→ **TASK**
Reproduce, please, the line that holds "Hand-Embroidered Mock Neck · Brown · detail" and all later lines through the end of the entries below, exactly; omit pictures.

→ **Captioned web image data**

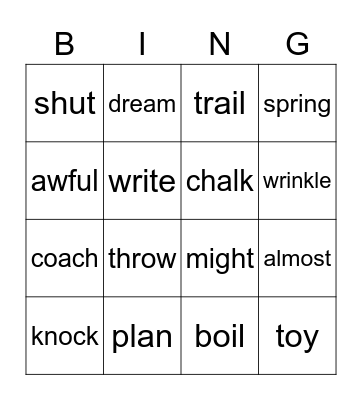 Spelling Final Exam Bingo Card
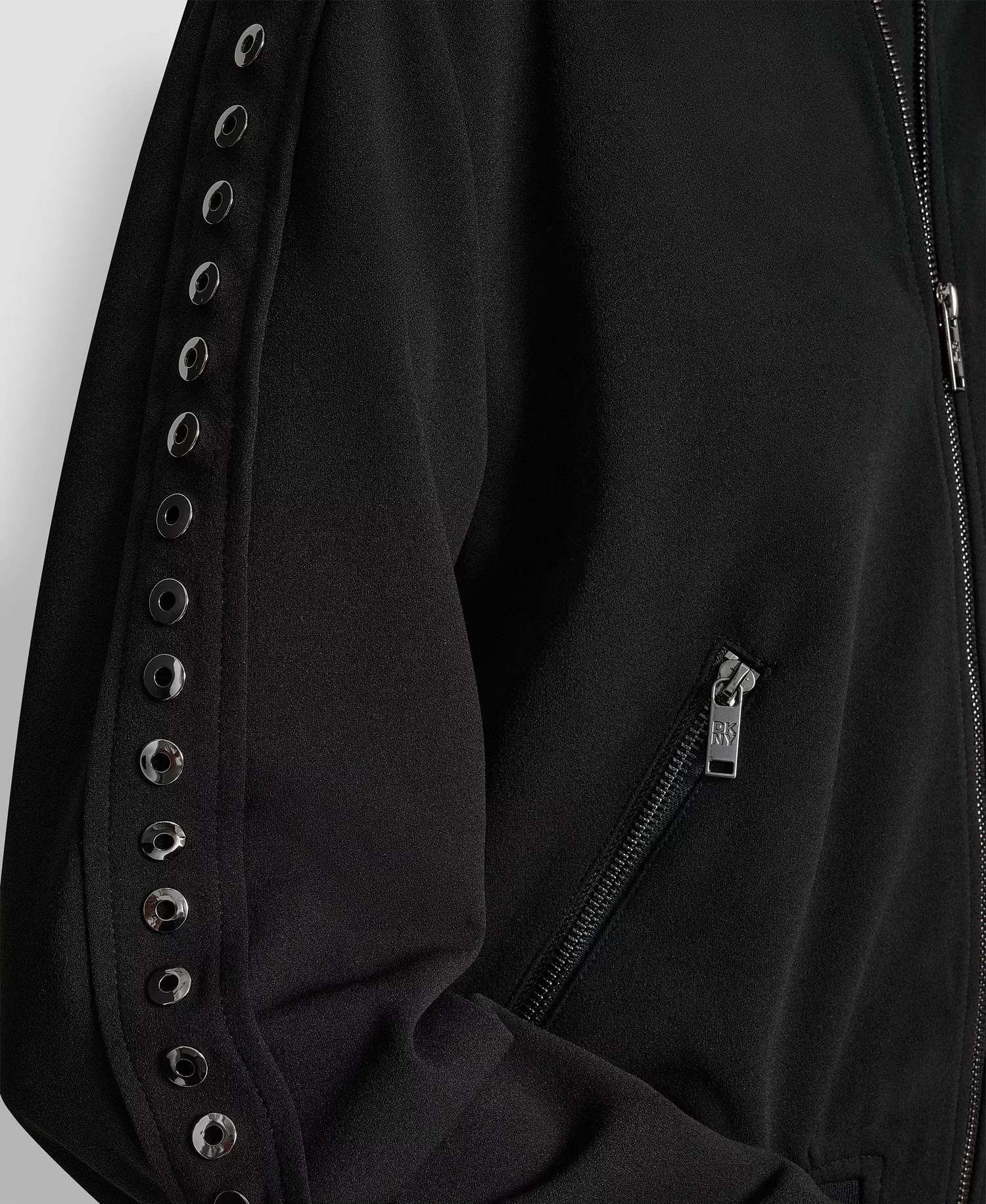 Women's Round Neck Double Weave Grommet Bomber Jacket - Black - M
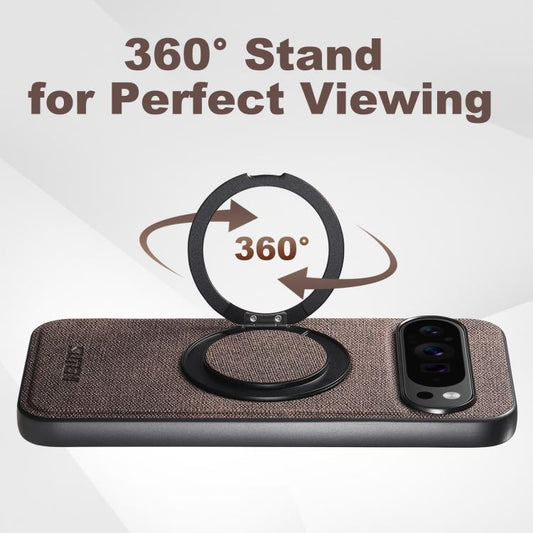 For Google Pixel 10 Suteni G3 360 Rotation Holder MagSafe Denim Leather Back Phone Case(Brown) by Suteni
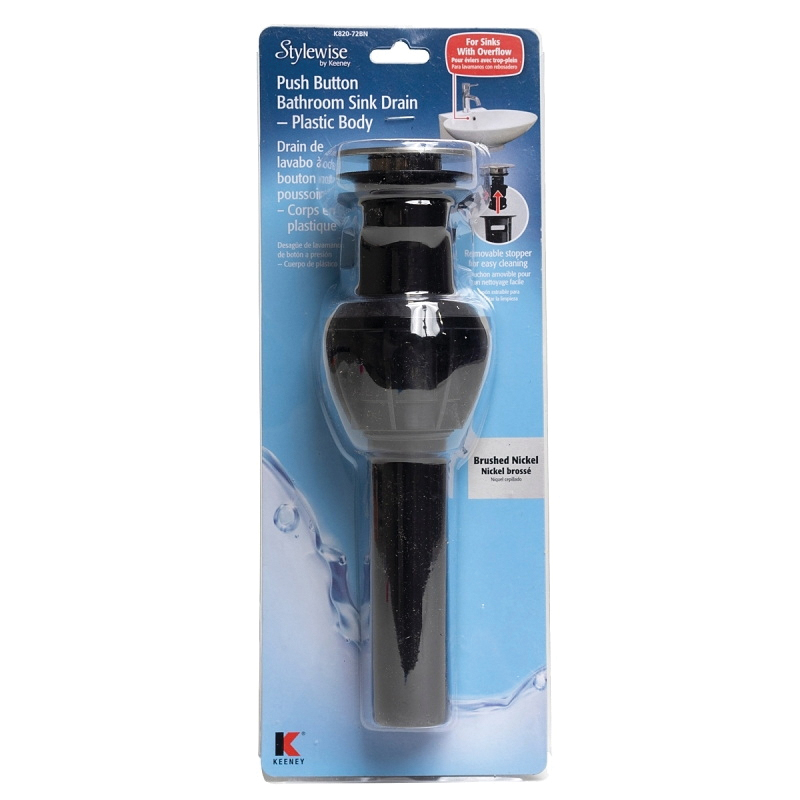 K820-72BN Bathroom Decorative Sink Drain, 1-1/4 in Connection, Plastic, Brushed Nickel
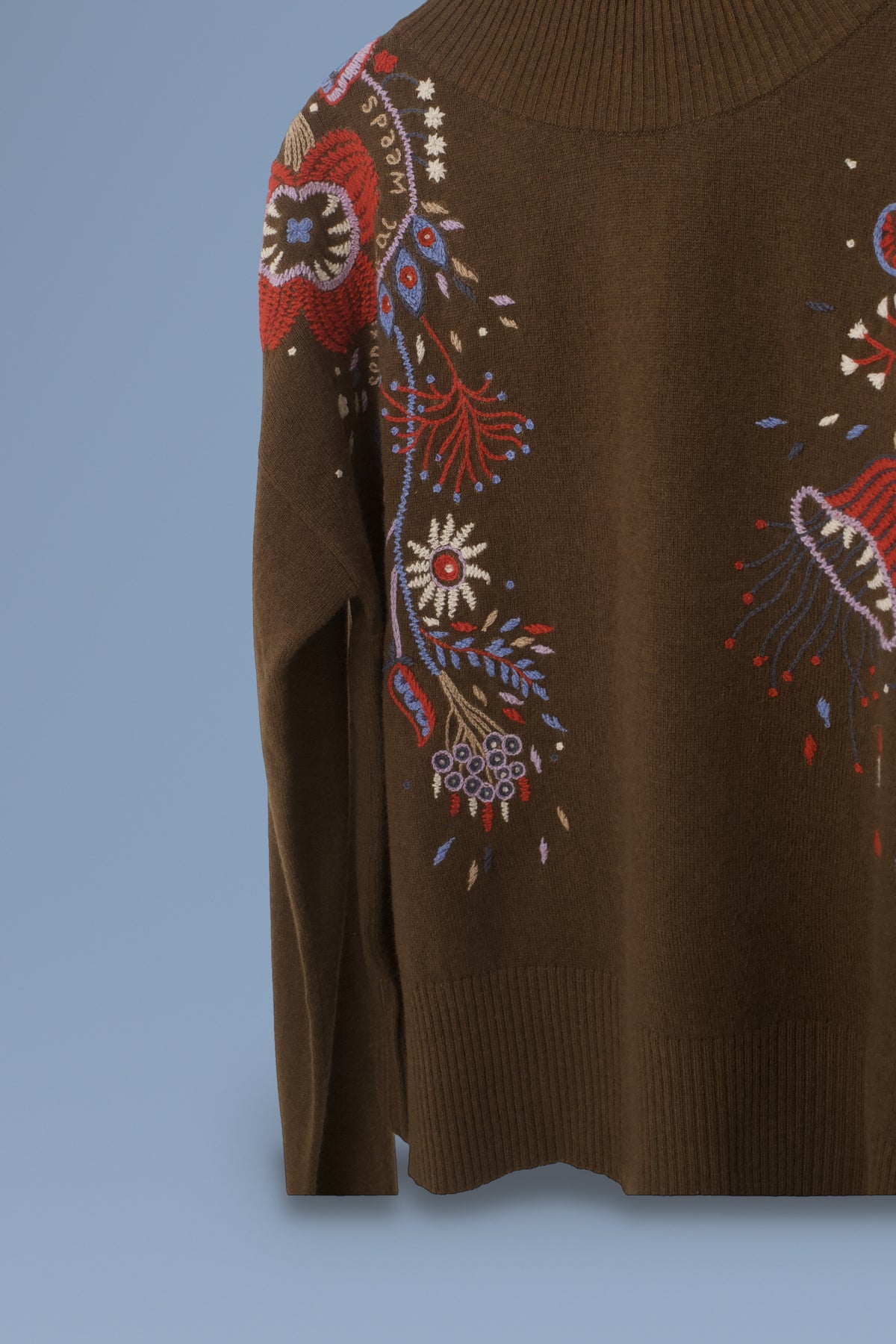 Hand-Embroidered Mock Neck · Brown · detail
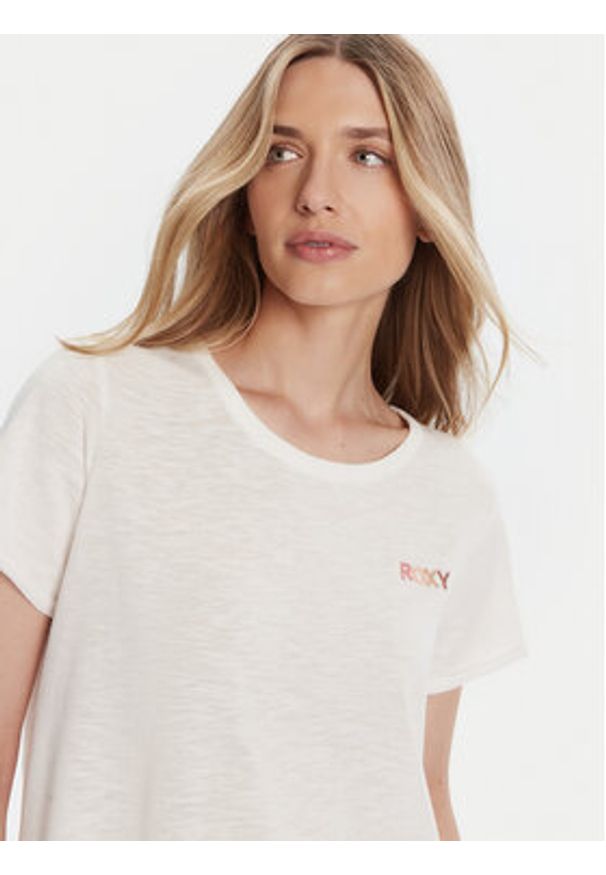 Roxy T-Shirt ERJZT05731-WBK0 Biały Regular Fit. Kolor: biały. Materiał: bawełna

→ **ANSWER TO THE EXERCISE**
 Hand-Embroidered Mock Neck · Brown · detail
 Roxy T-Shirt ERJZT05731-WBK0 Biały Regular Fit. Kolor: biały. Materiał: bawełna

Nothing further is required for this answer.